0%

# InfoGAN: Interpretable Representation Learning by Information Maximizing Generative Adversarial Nets

• Category: Article
• Created: February 8, 2022 7:26 PM
• Status: Open
• URL: https://arxiv.org/pdf/1606.03657.pdf
• Updated: February 15, 2022 6:12 PM

# Highlights

1. Adversarial Network that is able to learn disentangled representations in a completely unsupervised manner.
2. In this paper, we present a simple modification to the generative adversarial network objective that encourages it to learn interpretable and meaningful representations.

# Methods

## Mutual Information

1. In information theory, mutual information between $$X$$ and $$Y$$ , $$I(X,Y)$$, measures the “amount of information” learned from knowledge of random variable $$Y$$ about the other random variable $$X$$.
2. The mutual information can be expressed as the difference of two entropy terms:

$I(X ; Y)=H(X)-H(X \mid Y)=H(Y)-H(Y \mid X)$

1. This definition has an intuitive interpretation: $$I(X,Y)$$ is the reduction of uncertainty in $$X$$ when $$Y$$ is observed.

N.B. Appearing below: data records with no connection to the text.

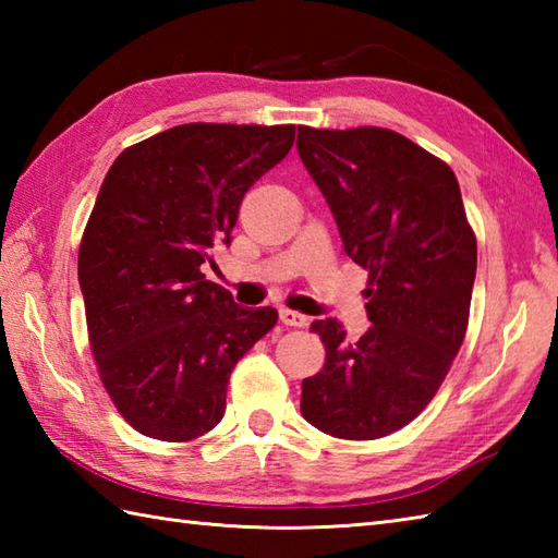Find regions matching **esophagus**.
Masks as SVG:
<instances>
[{
  "label": "esophagus",
  "mask_w": 558,
  "mask_h": 558,
  "mask_svg": "<svg viewBox=\"0 0 558 558\" xmlns=\"http://www.w3.org/2000/svg\"><path fill=\"white\" fill-rule=\"evenodd\" d=\"M280 322L286 324V326H292V328H302V326H306V322H310V318H306V316L300 314V312L280 310Z\"/></svg>",
  "instance_id": "1"
}]
</instances>
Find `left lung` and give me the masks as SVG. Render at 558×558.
<instances>
[{
	"label": "left lung",
	"mask_w": 558,
	"mask_h": 558,
	"mask_svg": "<svg viewBox=\"0 0 558 558\" xmlns=\"http://www.w3.org/2000/svg\"><path fill=\"white\" fill-rule=\"evenodd\" d=\"M298 150L338 222L342 248L369 270V330L345 340L314 322L324 369L302 381L316 429L372 441L429 405L465 340L477 240L453 170L381 126H300Z\"/></svg>",
	"instance_id": "obj_1"
}]
</instances>
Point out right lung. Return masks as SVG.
Segmentation results:
<instances>
[{
	"instance_id": "add662e5",
	"label": "right lung",
	"mask_w": 558,
	"mask_h": 558,
	"mask_svg": "<svg viewBox=\"0 0 558 558\" xmlns=\"http://www.w3.org/2000/svg\"><path fill=\"white\" fill-rule=\"evenodd\" d=\"M294 124L172 126L112 162L78 246L90 352L138 434L192 441L225 414L228 381L278 324L206 280L244 194L288 156Z\"/></svg>"
}]
</instances>
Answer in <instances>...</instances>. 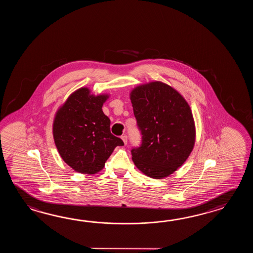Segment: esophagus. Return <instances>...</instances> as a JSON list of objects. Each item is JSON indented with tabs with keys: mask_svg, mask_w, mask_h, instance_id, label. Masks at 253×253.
Wrapping results in <instances>:
<instances>
[{
	"mask_svg": "<svg viewBox=\"0 0 253 253\" xmlns=\"http://www.w3.org/2000/svg\"><path fill=\"white\" fill-rule=\"evenodd\" d=\"M121 138L123 140L125 145H126V144H127V136H126V135H123Z\"/></svg>",
	"mask_w": 253,
	"mask_h": 253,
	"instance_id": "1",
	"label": "esophagus"
}]
</instances>
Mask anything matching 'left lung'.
<instances>
[{
	"mask_svg": "<svg viewBox=\"0 0 253 253\" xmlns=\"http://www.w3.org/2000/svg\"><path fill=\"white\" fill-rule=\"evenodd\" d=\"M129 96L142 134V145L131 151L134 166L146 176L167 177L194 149L196 130L188 102L162 81L136 86Z\"/></svg>",
	"mask_w": 253,
	"mask_h": 253,
	"instance_id": "1",
	"label": "left lung"
}]
</instances>
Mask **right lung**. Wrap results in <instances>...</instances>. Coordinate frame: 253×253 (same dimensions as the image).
Here are the masks:
<instances>
[{"label": "right lung", "instance_id": "obj_1", "mask_svg": "<svg viewBox=\"0 0 253 253\" xmlns=\"http://www.w3.org/2000/svg\"><path fill=\"white\" fill-rule=\"evenodd\" d=\"M109 94L95 96L82 86L71 93L54 117L52 134L59 156L74 171L86 174L100 172L123 141L110 132V120L103 104Z\"/></svg>", "mask_w": 253, "mask_h": 253}]
</instances>
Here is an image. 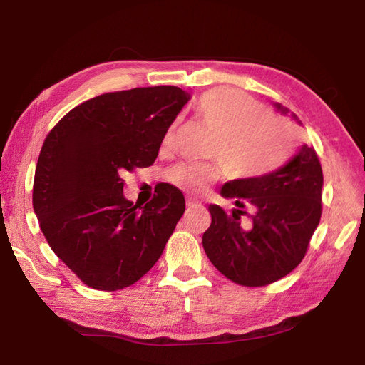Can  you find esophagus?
I'll return each instance as SVG.
<instances>
[{"mask_svg":"<svg viewBox=\"0 0 365 365\" xmlns=\"http://www.w3.org/2000/svg\"><path fill=\"white\" fill-rule=\"evenodd\" d=\"M195 205H199V200L195 199V197H187V207L191 208V207H195Z\"/></svg>","mask_w":365,"mask_h":365,"instance_id":"34e87169","label":"esophagus"}]
</instances>
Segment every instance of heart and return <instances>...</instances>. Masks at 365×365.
<instances>
[{"label": "heart", "instance_id": "1", "mask_svg": "<svg viewBox=\"0 0 365 365\" xmlns=\"http://www.w3.org/2000/svg\"><path fill=\"white\" fill-rule=\"evenodd\" d=\"M262 106L234 89H212L199 98L196 114L204 125L218 135L215 153L222 173L235 180L260 177L279 168L294 145V130L276 115L262 114ZM170 128L165 144L173 141ZM218 169L208 163H182L170 169V182L190 192L210 185Z\"/></svg>", "mask_w": 365, "mask_h": 365}]
</instances>
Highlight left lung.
<instances>
[{
	"instance_id": "1",
	"label": "left lung",
	"mask_w": 365,
	"mask_h": 365,
	"mask_svg": "<svg viewBox=\"0 0 365 365\" xmlns=\"http://www.w3.org/2000/svg\"><path fill=\"white\" fill-rule=\"evenodd\" d=\"M277 113L289 108L274 102ZM292 119L302 125L297 114ZM323 173L314 147L302 144L297 153L271 173L247 180H230L220 195L235 208L227 213L210 205L212 224L204 232L207 257L230 281L262 287L287 276L299 265L322 216ZM246 205L250 218L241 216Z\"/></svg>"
}]
</instances>
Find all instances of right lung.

If $$X$$ and are independent, then $$I(X,Y) = 0$$, because knowing one variable reveals nothing about the other.

## Mutual Information for Inducing Latent Codes

• $$z$$ : which is treated as source of incompressible noise;
• $$c$$ : which we will call the latent code and will target the salient structured semantic features of the data distribution. ****
1. we provide the generator network with both the incompressible noise z and the latent code $$c$$, so the form of the generator becomes $$G(z,c)$$.
2. we propose an information-theoretic regularization: there should be high mutual information between latent codes $$c$$ and generator distribution $$G(z,c)$$. Thus $$I(c, G(z,c))$$ should be high.

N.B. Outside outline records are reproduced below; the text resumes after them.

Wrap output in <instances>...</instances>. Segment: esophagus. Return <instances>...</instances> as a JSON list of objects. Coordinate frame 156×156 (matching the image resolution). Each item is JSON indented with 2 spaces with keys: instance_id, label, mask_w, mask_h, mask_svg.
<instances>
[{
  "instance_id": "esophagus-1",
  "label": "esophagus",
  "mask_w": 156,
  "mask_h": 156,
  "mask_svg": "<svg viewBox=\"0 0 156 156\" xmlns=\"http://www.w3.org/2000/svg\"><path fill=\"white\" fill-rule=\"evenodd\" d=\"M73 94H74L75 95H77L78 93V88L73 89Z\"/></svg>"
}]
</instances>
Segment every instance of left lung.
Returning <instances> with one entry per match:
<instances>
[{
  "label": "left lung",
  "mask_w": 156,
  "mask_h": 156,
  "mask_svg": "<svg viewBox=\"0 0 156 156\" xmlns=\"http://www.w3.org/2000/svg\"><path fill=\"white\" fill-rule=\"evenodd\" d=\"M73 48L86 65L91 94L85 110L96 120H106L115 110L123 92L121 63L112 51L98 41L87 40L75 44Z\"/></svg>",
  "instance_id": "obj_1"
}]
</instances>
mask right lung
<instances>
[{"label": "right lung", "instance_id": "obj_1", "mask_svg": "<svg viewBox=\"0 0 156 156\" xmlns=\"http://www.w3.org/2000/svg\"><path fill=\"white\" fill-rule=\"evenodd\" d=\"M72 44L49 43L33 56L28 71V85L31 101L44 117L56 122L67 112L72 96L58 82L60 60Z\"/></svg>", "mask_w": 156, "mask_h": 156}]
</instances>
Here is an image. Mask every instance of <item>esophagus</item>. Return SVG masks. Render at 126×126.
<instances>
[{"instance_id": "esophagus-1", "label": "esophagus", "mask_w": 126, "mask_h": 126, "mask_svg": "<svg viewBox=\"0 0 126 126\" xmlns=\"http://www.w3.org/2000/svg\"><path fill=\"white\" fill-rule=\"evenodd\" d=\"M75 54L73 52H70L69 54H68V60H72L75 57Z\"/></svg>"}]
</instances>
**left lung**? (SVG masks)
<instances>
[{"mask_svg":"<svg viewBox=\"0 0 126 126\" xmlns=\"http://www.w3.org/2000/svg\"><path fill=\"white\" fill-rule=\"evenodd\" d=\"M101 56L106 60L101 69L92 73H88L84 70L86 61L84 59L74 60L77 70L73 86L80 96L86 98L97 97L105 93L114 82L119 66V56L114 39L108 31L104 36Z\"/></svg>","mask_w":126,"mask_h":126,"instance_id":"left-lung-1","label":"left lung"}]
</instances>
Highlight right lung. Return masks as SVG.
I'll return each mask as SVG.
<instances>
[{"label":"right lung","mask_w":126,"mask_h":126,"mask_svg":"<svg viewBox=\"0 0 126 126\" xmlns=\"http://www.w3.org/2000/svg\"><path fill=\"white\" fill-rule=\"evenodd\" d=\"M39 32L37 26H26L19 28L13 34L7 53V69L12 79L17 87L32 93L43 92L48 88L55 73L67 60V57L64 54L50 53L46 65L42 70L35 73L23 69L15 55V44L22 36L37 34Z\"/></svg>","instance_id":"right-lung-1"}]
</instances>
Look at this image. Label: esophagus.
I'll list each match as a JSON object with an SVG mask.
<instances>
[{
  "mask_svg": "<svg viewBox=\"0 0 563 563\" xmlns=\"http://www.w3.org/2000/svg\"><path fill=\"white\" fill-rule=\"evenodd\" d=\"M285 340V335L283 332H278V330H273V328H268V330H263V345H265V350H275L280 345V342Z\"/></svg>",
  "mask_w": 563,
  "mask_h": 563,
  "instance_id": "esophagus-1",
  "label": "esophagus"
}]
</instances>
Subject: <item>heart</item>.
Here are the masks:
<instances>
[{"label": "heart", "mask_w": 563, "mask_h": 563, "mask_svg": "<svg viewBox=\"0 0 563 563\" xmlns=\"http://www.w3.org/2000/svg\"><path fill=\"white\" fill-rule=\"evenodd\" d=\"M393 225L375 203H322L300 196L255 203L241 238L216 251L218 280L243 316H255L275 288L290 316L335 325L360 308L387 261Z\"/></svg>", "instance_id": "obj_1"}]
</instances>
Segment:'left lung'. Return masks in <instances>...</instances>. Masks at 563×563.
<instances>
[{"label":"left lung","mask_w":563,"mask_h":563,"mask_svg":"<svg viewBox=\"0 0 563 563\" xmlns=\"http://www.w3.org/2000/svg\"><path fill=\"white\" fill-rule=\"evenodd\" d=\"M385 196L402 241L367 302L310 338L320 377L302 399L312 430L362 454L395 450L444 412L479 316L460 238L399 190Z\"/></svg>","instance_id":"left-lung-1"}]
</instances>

## Variational Mutual Information Maximization

Hence, InfoGAN is defined as the following minimax game with a variational regularization of mutual information

$\min _{G, Q} \max _{D} V_{\text {InfoGAN }}(D, G, Q)=V(D, G)-\lambda L_{I}(G, Q)$

In practice, the mutual information term $$I(c, G(z,c))$$ is hard to maximize directly as it requires access to the posterior $$P(x|z)$$. Fortunately we can obtain a lower bound of it by defining an auxiliary distribution $$Q(c|x)$$ to approximate $$P(c|x)$$.

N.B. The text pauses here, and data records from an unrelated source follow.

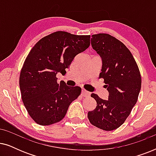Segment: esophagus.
<instances>
[{
	"instance_id": "esophagus-1",
	"label": "esophagus",
	"mask_w": 156,
	"mask_h": 156,
	"mask_svg": "<svg viewBox=\"0 0 156 156\" xmlns=\"http://www.w3.org/2000/svg\"><path fill=\"white\" fill-rule=\"evenodd\" d=\"M82 94L83 97H89V96H90V92H89V91L85 90L84 89H82Z\"/></svg>"
}]
</instances>
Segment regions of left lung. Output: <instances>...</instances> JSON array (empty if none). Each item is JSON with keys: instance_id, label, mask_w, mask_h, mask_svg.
Returning <instances> with one entry per match:
<instances>
[{"instance_id": "obj_1", "label": "left lung", "mask_w": 156, "mask_h": 156, "mask_svg": "<svg viewBox=\"0 0 156 156\" xmlns=\"http://www.w3.org/2000/svg\"><path fill=\"white\" fill-rule=\"evenodd\" d=\"M91 37L92 48L102 59L99 78L104 79L108 97L104 100L91 94L97 107L88 112V119L94 126L112 131L124 123L137 102L141 76L135 59L123 42L106 33Z\"/></svg>"}]
</instances>
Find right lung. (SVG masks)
<instances>
[{"instance_id":"right-lung-1","label":"right lung","mask_w":156,"mask_h":156,"mask_svg":"<svg viewBox=\"0 0 156 156\" xmlns=\"http://www.w3.org/2000/svg\"><path fill=\"white\" fill-rule=\"evenodd\" d=\"M90 45V35H76L64 31L42 37L25 59L20 74L23 104L38 124L48 126L65 117L68 108L81 94L80 87L57 83V74H65L76 55Z\"/></svg>"}]
</instances>
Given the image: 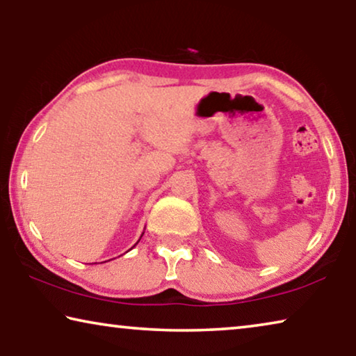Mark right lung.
<instances>
[{
  "instance_id": "obj_1",
  "label": "right lung",
  "mask_w": 356,
  "mask_h": 356,
  "mask_svg": "<svg viewBox=\"0 0 356 356\" xmlns=\"http://www.w3.org/2000/svg\"><path fill=\"white\" fill-rule=\"evenodd\" d=\"M143 234H144V232H143ZM141 237H143V236H141Z\"/></svg>"
}]
</instances>
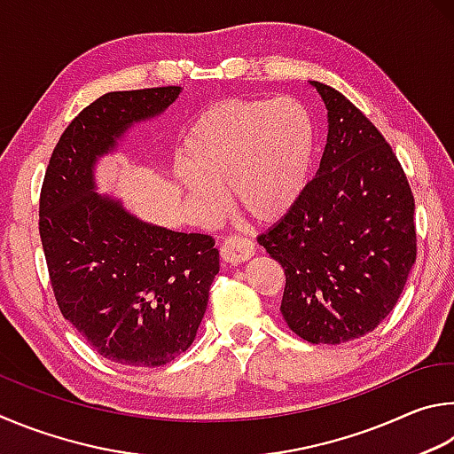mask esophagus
Listing matches in <instances>:
<instances>
[{
	"mask_svg": "<svg viewBox=\"0 0 454 454\" xmlns=\"http://www.w3.org/2000/svg\"><path fill=\"white\" fill-rule=\"evenodd\" d=\"M255 255V243L249 239H243V237H229L225 243L221 245V257L227 263H243V261L251 259Z\"/></svg>",
	"mask_w": 454,
	"mask_h": 454,
	"instance_id": "obj_1",
	"label": "esophagus"
}]
</instances>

\begin{aligned}I(c ; G(z, c)) &=H(c)-H(c \mid G(z, c)) \\&=\mathbb{E}_{x \sim G(z, c)}\left[\mathbb{E}_{c^{\prime} \sim P(c \mid x)}\left[\log P\left(c^{\prime} \mid x\right)\right]\right]+H(c) \\&=\mathbb{E}_{x \sim G(z, c)}[\underbrace{D_{\mathrm{KL}}(P(\cdot \mid x) \| Q(\cdot \mid x))}_{\geq 0}+\mathbb{E}_{c^{\prime} \sim P(c \mid x)}\left[\log Q\left(c^{\prime} \mid x\right)\right]]+H(c) \\& \geq \mathbb{E}_{x \sim G(z, c)}\left[\mathbb{E}_{c^{\prime} \sim P(c \mid x)}\left[\log Q\left(c^{\prime} \mid x\right)\right]\right]+H(c)\end{aligned}

In practice, we parametrize the auxiliary distribution $$Q$$ as a neural network. In most experiments, $$Q$$ and $$D$$ share all convolutional layers and there is one final fully connected layer to output parameters for the conditional distribution $$Q(c|x)$$, which means InfoGAN only adds a negligible computation cost to GAN.